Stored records
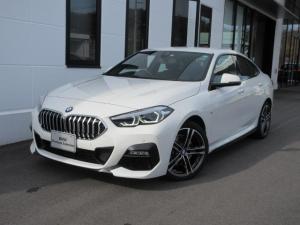 BMW 2シリーズ 218iグランクーペ Mスポーツ LEDヘッドライト アクティブクルーズコントロール ワイヤレスチャージ 運転席電動シート デモカー 2年保証
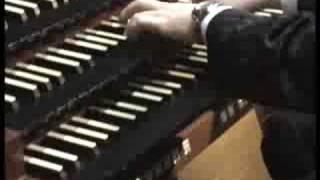 Ronan Murray Improvisation on a theme of Chopin Part 2 Scherzo YouTube Thumbnail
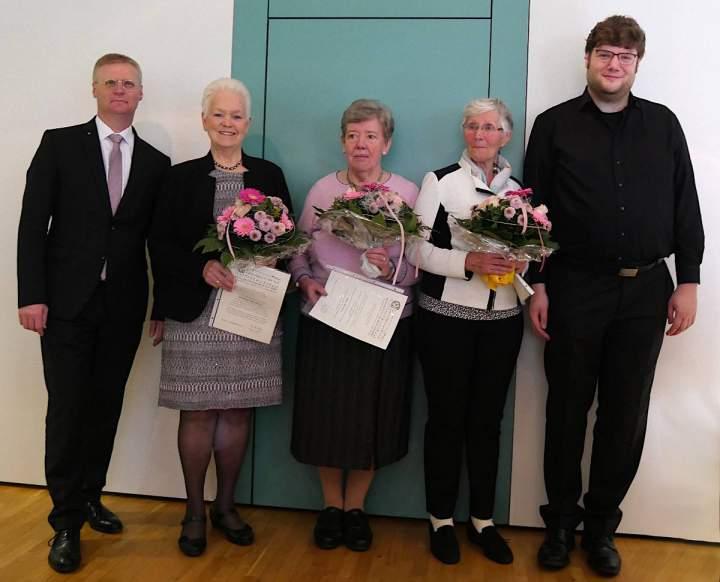 Cäcilienfest des Kirchenchores Liebfrauen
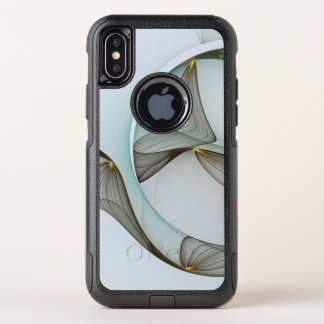 Capa Para iPhone X OtterBox Commuter Elegância moderna abstrata do ouro de Brown de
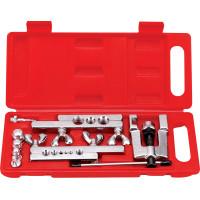 Набор вальцовки дюймовой и метрической 3/16 - 5/8 и 6 - 19 мм CT-2000 АМ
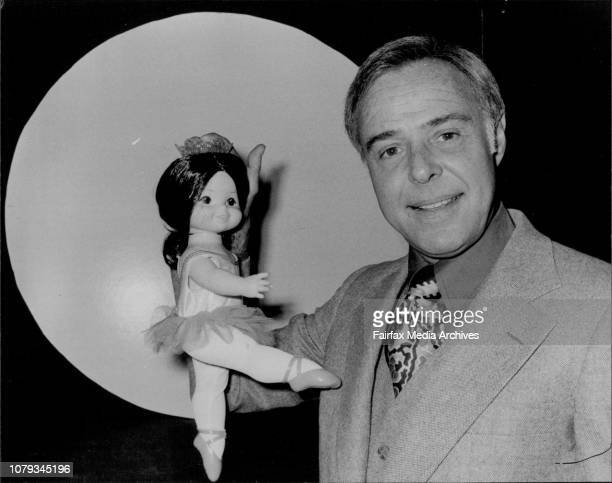 Toys from Mattel Toys Inc on show at the Boulevarde HotelPresident of Mattel Mr Raymond Wagner one of his latest dolls March 09 1979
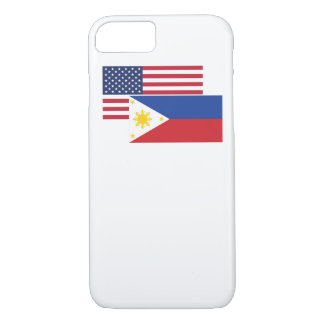 American And Filipino Flag iPhone 8/7 Case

▶ [WHAT NEEDS TO BE DONE]:
The records above are to be repeated exactly, apart from their pictures.

▶ [ANSWER SPACE]:
 BMW 2シリーズ 218iグランクーペ Mスポーツ LEDヘッドライト アクティブクルーズコントロール ワイヤレスチャージ 運転席電動シート デモカー 2年保証
 Ronan Murray Improvisation on a theme of Chopin Part 2 Scherzo YouTube Thumbnail
 Cäcilienfest des Kirchenchores Liebfrauen
 Capa Para iPhone X OtterBox Commuter Elegância moderna abstrata do ouro de Brown de
 Набор вальцовки дюймовой и метрической 3/16 - 5/8 и 6 - 19 мм CT-2000 АМ
 Toys from Mattel Toys Inc on show at the Boulevarde HotelPresident of Mattel Mr Raymond Wagner one of his latest dolls March 09 1979
 American And Filipino Flag iPhone 8/7 Case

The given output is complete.